I needed to do some gardening. I was getting the blues. Correction - I have been feeling more than a little blue for some time. I am in a low mood, although life is busy and that usually keeps the blues away, something has triggered bad feeling in me that I don't usually have when things are going reasonably well. So why do I feel so low;
  • I have over 90% responsibility for my Mum's care. 
  • I have been working behind the scenes on the #wearehere project - most Sundays and Wednesday evenings for the four weeks prior to 1st July - and although this has been an incredible experience - I haven't really had a 'day of rest' in a while.
  • My family have all visited from all over the country, Spain and Canada. They all have wonderful lives and sun-tans. I haven't had any sunshine since last September.
  • I have become a compulsive cleaner - really I can't go anywhere without cleaning. However, should you invite me round, out of the blue now that I have imparted this knowledge, I will know that you have an ulterior motive. I will not come round unless you promise to lock away all your cloths and cleaning products. 
  • I need a Jazz fix.  It is a very long time since I went to any kind of Jazz scene event. This is terrible. Kula Shaker were great but I am a Jazz lady. Courtney Pine at Lancaster Jazz Festival was great - but eons ago. I need Jazz and I need it now.  
  • My own baby girl is about to become a mother for the first (and she says, last) time.  Unfortunately I think that I have been so in love with her bump and so busy looking at Gran-Baby things that I may have been errant in my duties as her mother. You see she thinks that being pregnant is the difficult bit...
  • My son and his girlfriend have been in Lanzarote this week. I seem to have been force-fed football, beer and pretzels. I do like a bit of footie - but four internationals in one week? I haven't had to watch so many matches since Egypt 2002, when England beat Germany and Argentina in the World Cup. Oh how I miss the heady days when we could actually kick a ball into the back of a net. I am writing this on Wednesday and will have to watch Wales annihilate Portugal this evening. (I had to come back and edit this - Portugal won 2-0).

> **Task 1**: Revise the stretch from "I needed to" through "in a while." in the post about feeling blue, putting "Mother's" in place of "Mum's".
> **Task 2**: Pull out each line of the records that contains the string "instances". Case must match.
The records below this post have no connection to it.

> **Provided data**:
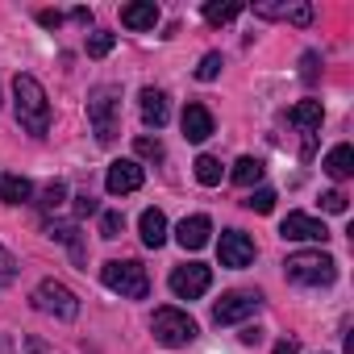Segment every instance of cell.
Listing matches in <instances>:
<instances>
[{"label":"cell","instance_id":"83f0119b","mask_svg":"<svg viewBox=\"0 0 354 354\" xmlns=\"http://www.w3.org/2000/svg\"><path fill=\"white\" fill-rule=\"evenodd\" d=\"M283 21H292V26H308V21H313V5L296 0V5H288V9H283Z\"/></svg>","mask_w":354,"mask_h":354},{"label":"cell","instance_id":"e575fe53","mask_svg":"<svg viewBox=\"0 0 354 354\" xmlns=\"http://www.w3.org/2000/svg\"><path fill=\"white\" fill-rule=\"evenodd\" d=\"M71 21H80V26H92V9H71Z\"/></svg>","mask_w":354,"mask_h":354},{"label":"cell","instance_id":"30bf717a","mask_svg":"<svg viewBox=\"0 0 354 354\" xmlns=\"http://www.w3.org/2000/svg\"><path fill=\"white\" fill-rule=\"evenodd\" d=\"M142 180H146V171H142L138 158H117V162L109 167V175H104V188H109L113 196H125V192H138Z\"/></svg>","mask_w":354,"mask_h":354},{"label":"cell","instance_id":"cb8c5ba5","mask_svg":"<svg viewBox=\"0 0 354 354\" xmlns=\"http://www.w3.org/2000/svg\"><path fill=\"white\" fill-rule=\"evenodd\" d=\"M221 67H225V59H221L217 50H209V55L201 59V67H196V80H205V84H213V80L221 75Z\"/></svg>","mask_w":354,"mask_h":354},{"label":"cell","instance_id":"9a60e30c","mask_svg":"<svg viewBox=\"0 0 354 354\" xmlns=\"http://www.w3.org/2000/svg\"><path fill=\"white\" fill-rule=\"evenodd\" d=\"M184 138H188V142L213 138V113H209L205 104H188V109H184Z\"/></svg>","mask_w":354,"mask_h":354},{"label":"cell","instance_id":"5bb4252c","mask_svg":"<svg viewBox=\"0 0 354 354\" xmlns=\"http://www.w3.org/2000/svg\"><path fill=\"white\" fill-rule=\"evenodd\" d=\"M167 117H171V109H167V92H158V88H142V121H146L150 129H162Z\"/></svg>","mask_w":354,"mask_h":354},{"label":"cell","instance_id":"d590c367","mask_svg":"<svg viewBox=\"0 0 354 354\" xmlns=\"http://www.w3.org/2000/svg\"><path fill=\"white\" fill-rule=\"evenodd\" d=\"M275 354H300V346H296V342H288V337H283V342H275Z\"/></svg>","mask_w":354,"mask_h":354},{"label":"cell","instance_id":"ffe728a7","mask_svg":"<svg viewBox=\"0 0 354 354\" xmlns=\"http://www.w3.org/2000/svg\"><path fill=\"white\" fill-rule=\"evenodd\" d=\"M263 171H267V167H263V158L242 154V158L234 162V184H238V188H254V184L263 180Z\"/></svg>","mask_w":354,"mask_h":354},{"label":"cell","instance_id":"836d02e7","mask_svg":"<svg viewBox=\"0 0 354 354\" xmlns=\"http://www.w3.org/2000/svg\"><path fill=\"white\" fill-rule=\"evenodd\" d=\"M38 21H42L46 30H59V26H63V13H59V9H42V13H38Z\"/></svg>","mask_w":354,"mask_h":354},{"label":"cell","instance_id":"5b68a950","mask_svg":"<svg viewBox=\"0 0 354 354\" xmlns=\"http://www.w3.org/2000/svg\"><path fill=\"white\" fill-rule=\"evenodd\" d=\"M150 329H154V337H158L162 346H188V342H196V333H201V325H196L188 313H180V308H158L154 321H150Z\"/></svg>","mask_w":354,"mask_h":354},{"label":"cell","instance_id":"44dd1931","mask_svg":"<svg viewBox=\"0 0 354 354\" xmlns=\"http://www.w3.org/2000/svg\"><path fill=\"white\" fill-rule=\"evenodd\" d=\"M196 180H201L205 188H217V184H221V162H217L213 154H201V158H196Z\"/></svg>","mask_w":354,"mask_h":354},{"label":"cell","instance_id":"ba28073f","mask_svg":"<svg viewBox=\"0 0 354 354\" xmlns=\"http://www.w3.org/2000/svg\"><path fill=\"white\" fill-rule=\"evenodd\" d=\"M259 304H263L259 292H225V296L213 304V321H217V325H238V321L254 317Z\"/></svg>","mask_w":354,"mask_h":354},{"label":"cell","instance_id":"484cf974","mask_svg":"<svg viewBox=\"0 0 354 354\" xmlns=\"http://www.w3.org/2000/svg\"><path fill=\"white\" fill-rule=\"evenodd\" d=\"M113 42H117V38H113L109 30H96V34L88 38V55H92V59H104V55L113 50Z\"/></svg>","mask_w":354,"mask_h":354},{"label":"cell","instance_id":"8d00e7d4","mask_svg":"<svg viewBox=\"0 0 354 354\" xmlns=\"http://www.w3.org/2000/svg\"><path fill=\"white\" fill-rule=\"evenodd\" d=\"M30 354H42V346H38V342H30Z\"/></svg>","mask_w":354,"mask_h":354},{"label":"cell","instance_id":"d4e9b609","mask_svg":"<svg viewBox=\"0 0 354 354\" xmlns=\"http://www.w3.org/2000/svg\"><path fill=\"white\" fill-rule=\"evenodd\" d=\"M275 201H279V196H275L271 188H254V192L246 196V209H250V213H271Z\"/></svg>","mask_w":354,"mask_h":354},{"label":"cell","instance_id":"4fadbf2b","mask_svg":"<svg viewBox=\"0 0 354 354\" xmlns=\"http://www.w3.org/2000/svg\"><path fill=\"white\" fill-rule=\"evenodd\" d=\"M121 26L125 30H154L158 26V5L154 0H133L121 9Z\"/></svg>","mask_w":354,"mask_h":354},{"label":"cell","instance_id":"f546056e","mask_svg":"<svg viewBox=\"0 0 354 354\" xmlns=\"http://www.w3.org/2000/svg\"><path fill=\"white\" fill-rule=\"evenodd\" d=\"M133 150H138V158H162V142L158 138H138Z\"/></svg>","mask_w":354,"mask_h":354},{"label":"cell","instance_id":"ac0fdd59","mask_svg":"<svg viewBox=\"0 0 354 354\" xmlns=\"http://www.w3.org/2000/svg\"><path fill=\"white\" fill-rule=\"evenodd\" d=\"M138 230H142V242H146L150 250H158V246L167 242V217H162L158 209H146L142 221H138Z\"/></svg>","mask_w":354,"mask_h":354},{"label":"cell","instance_id":"7c38bea8","mask_svg":"<svg viewBox=\"0 0 354 354\" xmlns=\"http://www.w3.org/2000/svg\"><path fill=\"white\" fill-rule=\"evenodd\" d=\"M209 234H213V221H209L205 213H196V217H184V221H180L175 242H180L184 250H201V246H209Z\"/></svg>","mask_w":354,"mask_h":354},{"label":"cell","instance_id":"7a4b0ae2","mask_svg":"<svg viewBox=\"0 0 354 354\" xmlns=\"http://www.w3.org/2000/svg\"><path fill=\"white\" fill-rule=\"evenodd\" d=\"M88 125L96 133L100 146H113L121 133V88L117 84H100L88 96Z\"/></svg>","mask_w":354,"mask_h":354},{"label":"cell","instance_id":"8992f818","mask_svg":"<svg viewBox=\"0 0 354 354\" xmlns=\"http://www.w3.org/2000/svg\"><path fill=\"white\" fill-rule=\"evenodd\" d=\"M34 304L42 313H50V317H59V321H75L80 317V296L67 283H59V279H42L38 292H34Z\"/></svg>","mask_w":354,"mask_h":354},{"label":"cell","instance_id":"603a6c76","mask_svg":"<svg viewBox=\"0 0 354 354\" xmlns=\"http://www.w3.org/2000/svg\"><path fill=\"white\" fill-rule=\"evenodd\" d=\"M63 201H67V184H63V180H50V184L42 188V209L55 213V209H63Z\"/></svg>","mask_w":354,"mask_h":354},{"label":"cell","instance_id":"f1b7e54d","mask_svg":"<svg viewBox=\"0 0 354 354\" xmlns=\"http://www.w3.org/2000/svg\"><path fill=\"white\" fill-rule=\"evenodd\" d=\"M17 279V259L5 250V246H0V288H9Z\"/></svg>","mask_w":354,"mask_h":354},{"label":"cell","instance_id":"4316f807","mask_svg":"<svg viewBox=\"0 0 354 354\" xmlns=\"http://www.w3.org/2000/svg\"><path fill=\"white\" fill-rule=\"evenodd\" d=\"M121 230H125V217H121L117 209L100 213V238H121Z\"/></svg>","mask_w":354,"mask_h":354},{"label":"cell","instance_id":"7402d4cb","mask_svg":"<svg viewBox=\"0 0 354 354\" xmlns=\"http://www.w3.org/2000/svg\"><path fill=\"white\" fill-rule=\"evenodd\" d=\"M238 13H242L238 0H225V5H205V21H209V26H225V21H234Z\"/></svg>","mask_w":354,"mask_h":354},{"label":"cell","instance_id":"1f68e13d","mask_svg":"<svg viewBox=\"0 0 354 354\" xmlns=\"http://www.w3.org/2000/svg\"><path fill=\"white\" fill-rule=\"evenodd\" d=\"M96 209H100V205H96L92 192H80V196H75V217H92Z\"/></svg>","mask_w":354,"mask_h":354},{"label":"cell","instance_id":"d6986e66","mask_svg":"<svg viewBox=\"0 0 354 354\" xmlns=\"http://www.w3.org/2000/svg\"><path fill=\"white\" fill-rule=\"evenodd\" d=\"M34 196V184L26 175H0V201L5 205H26Z\"/></svg>","mask_w":354,"mask_h":354},{"label":"cell","instance_id":"6da1fadb","mask_svg":"<svg viewBox=\"0 0 354 354\" xmlns=\"http://www.w3.org/2000/svg\"><path fill=\"white\" fill-rule=\"evenodd\" d=\"M13 113H17V125L34 138H42L50 129V100H46V88L34 75L13 80Z\"/></svg>","mask_w":354,"mask_h":354},{"label":"cell","instance_id":"277c9868","mask_svg":"<svg viewBox=\"0 0 354 354\" xmlns=\"http://www.w3.org/2000/svg\"><path fill=\"white\" fill-rule=\"evenodd\" d=\"M100 279H104L109 292H117V296H125V300H146V292H150L146 267L133 263V259H113V263H104Z\"/></svg>","mask_w":354,"mask_h":354},{"label":"cell","instance_id":"d6a6232c","mask_svg":"<svg viewBox=\"0 0 354 354\" xmlns=\"http://www.w3.org/2000/svg\"><path fill=\"white\" fill-rule=\"evenodd\" d=\"M317 63H321V59H317V50H308V55L300 59V75H304V84H313V80H317Z\"/></svg>","mask_w":354,"mask_h":354},{"label":"cell","instance_id":"4dcf8cb0","mask_svg":"<svg viewBox=\"0 0 354 354\" xmlns=\"http://www.w3.org/2000/svg\"><path fill=\"white\" fill-rule=\"evenodd\" d=\"M321 209H325V213H346V192H337V188L325 192V196H321Z\"/></svg>","mask_w":354,"mask_h":354},{"label":"cell","instance_id":"e0dca14e","mask_svg":"<svg viewBox=\"0 0 354 354\" xmlns=\"http://www.w3.org/2000/svg\"><path fill=\"white\" fill-rule=\"evenodd\" d=\"M288 121H292V125H300V129L313 138V133L321 129V121H325V109H321V100H300V104L288 113Z\"/></svg>","mask_w":354,"mask_h":354},{"label":"cell","instance_id":"9c48e42d","mask_svg":"<svg viewBox=\"0 0 354 354\" xmlns=\"http://www.w3.org/2000/svg\"><path fill=\"white\" fill-rule=\"evenodd\" d=\"M217 254H221V267L242 271V267H250V263H254V238H250V234H242V230H225V234H221V242H217Z\"/></svg>","mask_w":354,"mask_h":354},{"label":"cell","instance_id":"2e32d148","mask_svg":"<svg viewBox=\"0 0 354 354\" xmlns=\"http://www.w3.org/2000/svg\"><path fill=\"white\" fill-rule=\"evenodd\" d=\"M325 175H329V180H350V175H354V146L350 142H337L329 154H325Z\"/></svg>","mask_w":354,"mask_h":354},{"label":"cell","instance_id":"52a82bcc","mask_svg":"<svg viewBox=\"0 0 354 354\" xmlns=\"http://www.w3.org/2000/svg\"><path fill=\"white\" fill-rule=\"evenodd\" d=\"M209 283H213V271H209L205 263H184V267H175V271H171V292L180 296V300H196V296H205Z\"/></svg>","mask_w":354,"mask_h":354},{"label":"cell","instance_id":"8fae6325","mask_svg":"<svg viewBox=\"0 0 354 354\" xmlns=\"http://www.w3.org/2000/svg\"><path fill=\"white\" fill-rule=\"evenodd\" d=\"M279 234H283L288 242H325V238H329L325 221H317V217H308V213H288L283 225H279Z\"/></svg>","mask_w":354,"mask_h":354},{"label":"cell","instance_id":"3957f363","mask_svg":"<svg viewBox=\"0 0 354 354\" xmlns=\"http://www.w3.org/2000/svg\"><path fill=\"white\" fill-rule=\"evenodd\" d=\"M283 275L300 288H329L337 279V263L321 250H300V254H288Z\"/></svg>","mask_w":354,"mask_h":354}]
</instances>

> **Final result 1**:
I needed to do some gardening. I was getting the blues. Correction - I have been feeling more than a little blue for some time. I am in a low mood, although life is busy and that usually keeps the blues away, something has triggered bad feeling in me that I don't usually have when things are going reasonably well. So why do I feel so low;
  • I have over 90% responsibility for my Mother's care. 
  • I have been working behind the scenes on the #wearehere project - most Sundays and Wednesday evenings for the four weeks prior to 1st July - and although this has been an incredible experience - I haven't really had a 'day of rest' in a while.

> **Final result 2**:
Listing matches in <instances>:
<instances>
</instances>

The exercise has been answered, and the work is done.